While shareholders may be upset by this new course of events, things will improve by the middle of the year. Earnings growth should turn “strongly positive” as the company benefits from the lower cotton prices and higher volumes, Mr. Proulx wrote in a report. He has an “outperform” rating on the shares and a price target of $33.75 (U.S.).

Lululemon, meanwhile, must keep expectations high enough to support the lofty value of the shares, which trade at 43 times earnings. In September, management reported a 77 per cent surge in second-quarter profit, but it miffed investors by toning down guidance a notch. The shares are down 25 per cent since then.

For its latest quarter, Lululemon is forecasted to deliver profit growth of 37 per cent. In contrast, the Street thinks that Gildan will report that profit shrank by 16 per cent.

Generally, investors see far more desirability in Lululemon, giving it a valuation more than double that of Gildan, despite the fact that Gildan books $2 of revenue for every $1 by Lululemon. But sentiment swings the other way among analysts. Seventy per cent of those following Gildan rate it a buy, compared with just 36 per cent for Lululemon.

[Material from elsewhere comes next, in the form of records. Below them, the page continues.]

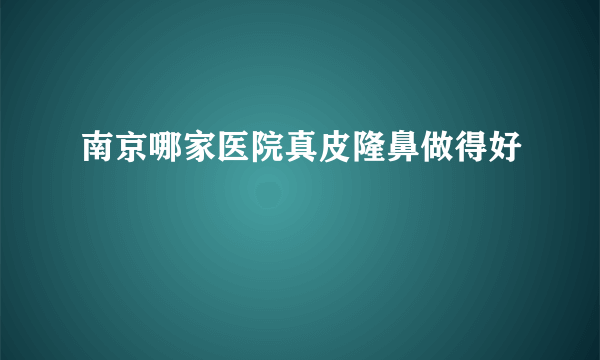 南京哪家医院真皮隆鼻做得好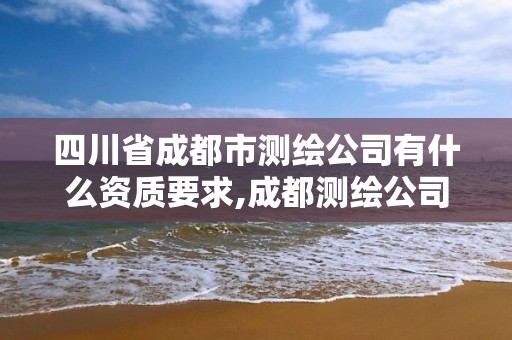 四川省成都市测绘公司有什么资质要求,成都测绘公司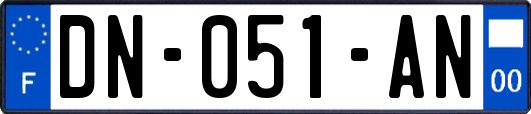 F
DN-051-AN
00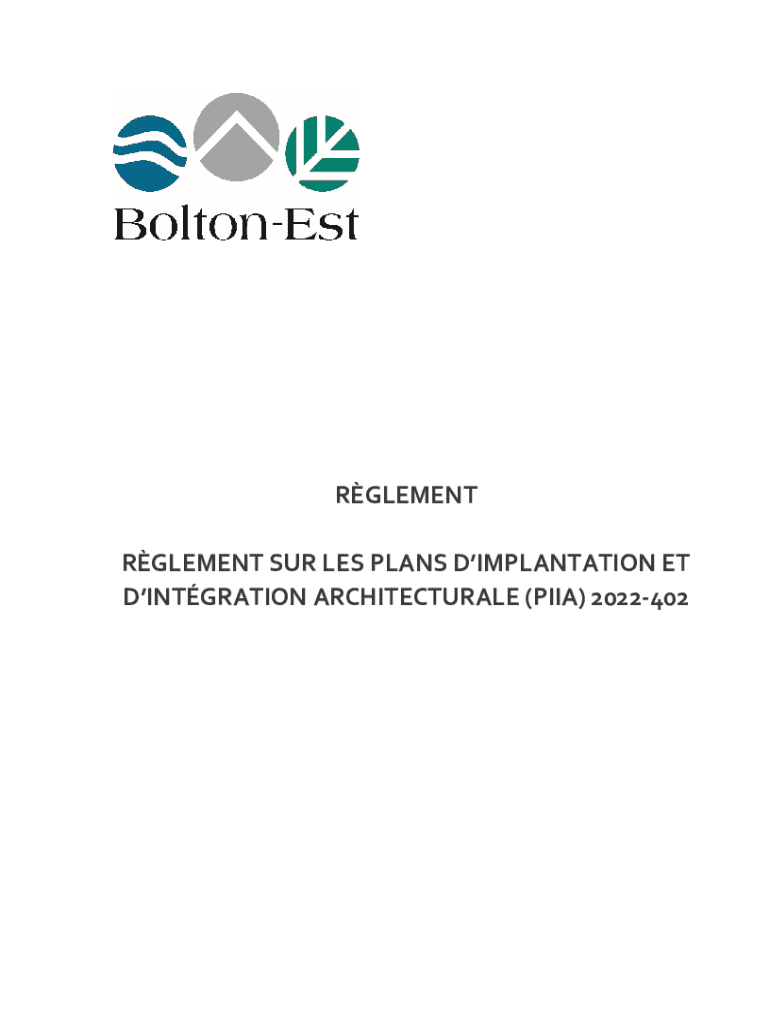 Bolton-Est

RÈGLEMENT

RÈGLEMENT SUR LES PLANS D'IMPLANTATION ET D'INTÉGRATION ARCHITECTURALE (PIIA) 2022-402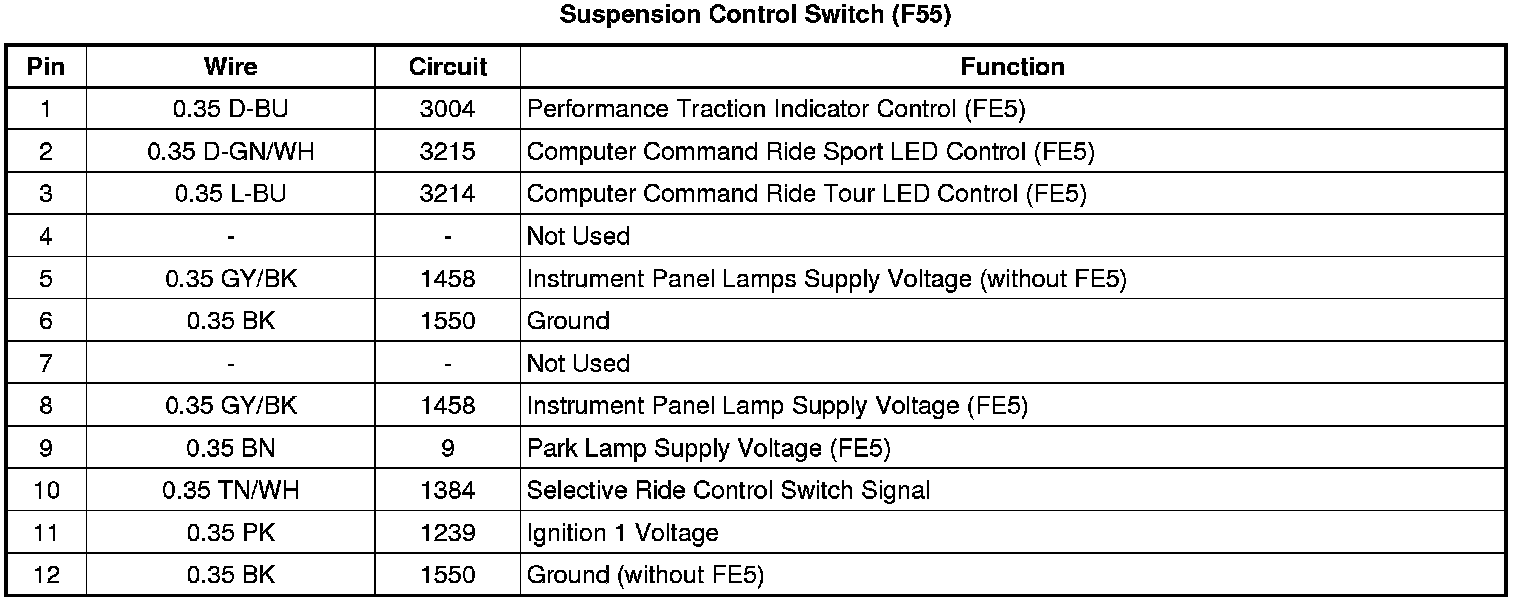 Suspension Control Switch (F55)

| Pin | Wire | Circuit | Function |
|---|---|---|---|
| 1 | 0.35 D-BU | 3004 | Performance Traction Indicator Control (FE5) |
| 2 | 0.35 D-GN/WH | 3215 | Computer Command Ride Sport LED Control (FE5) |
| 3 | 0.35 L-BU | 3214 | Computer Command Ride Tour LED Control (FE5) |
| 4 | - | - | Not Used |
| 5 | 0.35 GY/BK | 1458 | Instrument Panel Lamps Supply Voltage (without FE5) |
| 6 | 0.35 BK | 1550 | Ground |
| 7 | - | - | Not Used |
| 8 | 0.35 GY/BK | 1458 | Instrument Panel Lamp Supply Voltage (FE5) |
| 9 | 0.35 BN | 9 | Park Lamp Supply Voltage (FE5) |
| 10 | 0.35 TN/WH | 1384 | Selective Ride Control Switch Signal |
| 11 | 0.35 PK | 1239 | Ignition 1 Voltage |
| 12 | 0.35 BK | 1550 | Ground (without FE5) |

BMO analyst John Morris says business remains strong for Lululemon and the company is pursuing several avenues for new growth, including expanding online sales, exploring international expansion and widening its product lines to including more running wear and new categories, such as cycling and dance apparel.

The retailer has also been doing a better job recently of getting the right sizes and amount of inventory into stores. But at the end of the day, investor expectations are just too high, Mr. Morris says. He rates the shares “market perform” and has a $54 target on them, down from $60 just prior to the release of second-quarter results.

For investors looking at these two stocks, the question is one of style. At a time of growing economic concerns, do they favour a retailer built on a brand that is highly valued for its intangible attributes? Or do they prefer a dividend-paying manufacturer that boasts low-cost factories and a diverse group of retail customers?